LAWS(BOM)-1952-12-16

BAI PANI VANKAR Vs. MADHABHAI GALABHAI PATEL

Decided On December 02, 1952
BAI PANI VANKAR Appellant
V/S
MADHABHAI GALABHAI PATEL Respondents

JUDGEMENT

(1.) A suit was filed by one Soma Parma, who was a minor, through his next friend. This suit was dismissed on 23-12-1950. By that time Soma had attained majority and he instructed his pleader on 21-1-1951, to prefer an appeal and he signed a vakalatnama in favour of the pleader on January 22. The pleader preferred the appeal on 29-1-1951. Prior to that date Soma died on 23-1-1951. On 16-3-1951, the present petitioner, who is the heir and legal representative of Soma applied to the District Court to substitute her name in place of Soma. That application was dismissed by the learned District Judge, and it is from that order that this revision application is preferred.

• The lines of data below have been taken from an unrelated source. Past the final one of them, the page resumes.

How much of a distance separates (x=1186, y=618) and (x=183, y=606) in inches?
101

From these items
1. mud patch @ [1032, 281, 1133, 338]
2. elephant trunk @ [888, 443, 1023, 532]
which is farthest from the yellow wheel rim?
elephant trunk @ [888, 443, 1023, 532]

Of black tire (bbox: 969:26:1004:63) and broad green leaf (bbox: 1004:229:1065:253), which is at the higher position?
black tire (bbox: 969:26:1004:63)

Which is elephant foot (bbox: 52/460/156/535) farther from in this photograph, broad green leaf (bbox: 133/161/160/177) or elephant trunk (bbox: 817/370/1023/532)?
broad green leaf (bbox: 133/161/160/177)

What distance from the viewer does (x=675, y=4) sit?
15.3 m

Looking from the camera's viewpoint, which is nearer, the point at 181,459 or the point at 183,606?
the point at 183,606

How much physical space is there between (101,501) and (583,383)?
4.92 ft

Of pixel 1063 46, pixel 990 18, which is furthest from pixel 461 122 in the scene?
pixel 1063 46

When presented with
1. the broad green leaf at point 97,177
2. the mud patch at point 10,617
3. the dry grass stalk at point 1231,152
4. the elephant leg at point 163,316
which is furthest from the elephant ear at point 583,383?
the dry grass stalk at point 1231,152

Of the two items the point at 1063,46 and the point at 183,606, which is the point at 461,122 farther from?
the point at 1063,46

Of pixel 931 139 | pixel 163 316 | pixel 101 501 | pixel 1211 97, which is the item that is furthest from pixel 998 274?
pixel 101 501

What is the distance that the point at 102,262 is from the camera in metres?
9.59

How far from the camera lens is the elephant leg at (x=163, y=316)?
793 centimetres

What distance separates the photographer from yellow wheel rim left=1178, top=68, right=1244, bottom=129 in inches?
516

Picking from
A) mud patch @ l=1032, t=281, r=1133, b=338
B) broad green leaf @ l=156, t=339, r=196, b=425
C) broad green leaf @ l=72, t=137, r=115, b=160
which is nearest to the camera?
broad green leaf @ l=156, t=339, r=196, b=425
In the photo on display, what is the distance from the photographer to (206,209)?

(2.) HOW, apart from authorities, I should have said that the appeal that was preferred, on 29-1-1951, was clearly a nullity. The appellant being dead, the pleader who preferred the appeal had DO authority to prefer any appeal and the vakalatnama signed in his favour had come to an end. If the appeal was a nullity, no order could be made in that appeal which would he an effective order, and therefore the learned District Judge was right in refusing to direct that the petitioner should be substituted in place of the deceased appellant. An effective order under Order 1, Rule 10, can only be made provided there is a suit or an appeal before the Court, but if the suit or the appeal is a nullity, then any order made in that suit or appeal is equally a nullity, and the learned Judge rightly relied on the decision of Mr. Justice Mulla in --'rampratab v. Gourishankar', AIR 1924 Bom 109 (A ). In that case the learned Judge was dealing with a suit filed by the plaintiff against the firm of the defendant's father. The defendant's father was the sole owner of the firm and he had died before the institution of the suit, and Mr. Justice Mulla held that the suit instituted was not merely against a wrong person but against no person at all and he points out at p. 111 that any order made in the suit allowing amendment of the plaint by substituting the legal representative of the deceased as defendant and allowing the suit to proceed against him is also a nullity.

(3.) MR. Sethna has relied on a judgment of the Madras High Court in --'gopala Kristnayya v. Lakshmana Rao', AIR 1935 Mad 1210 (FB) (B ). That is a judgment of a Full Bench, but before we turn to that judgment it is necessary to draw attention to an earlier judgment of that Court in --'veerappan Chetty v. Tincial Ponnen', 31 Mad 8g (C ). In that case Wallis and Miller JJ. took the view that there was nothing in the Code of Civil Procedure to authorise the institution of a suit against a deceased person and the Courts have no jurisdiction to allow the plaint in such a case to be amended by substituting the names of the representatives of the deceased, even when the suit is instituted bona fide and in ignorance of the death of the defendant. With respect, I entirely agree with this view. What is said here about a plaint also applies to an appeal. Turning to --'gopala Kristnayya's case (B)', the Full Bench took the view that when there is an appeal presented against a person who is dead at the date of presentation, the Court has jurisdiction under Section 153 to permit the title 1o be amended. When we turn to the judgment with great respect, no reason is given why a view different from the view expressed in --'veerappa Chetty's case (C)', has been taken and the decision in --'veerappa Chetty's case (C)', is not even expressly overruled. What is overruled is another case reported in --'govindu Kaviraj v. Gauranga Saw', AIR 1924 Mad 56 (D ).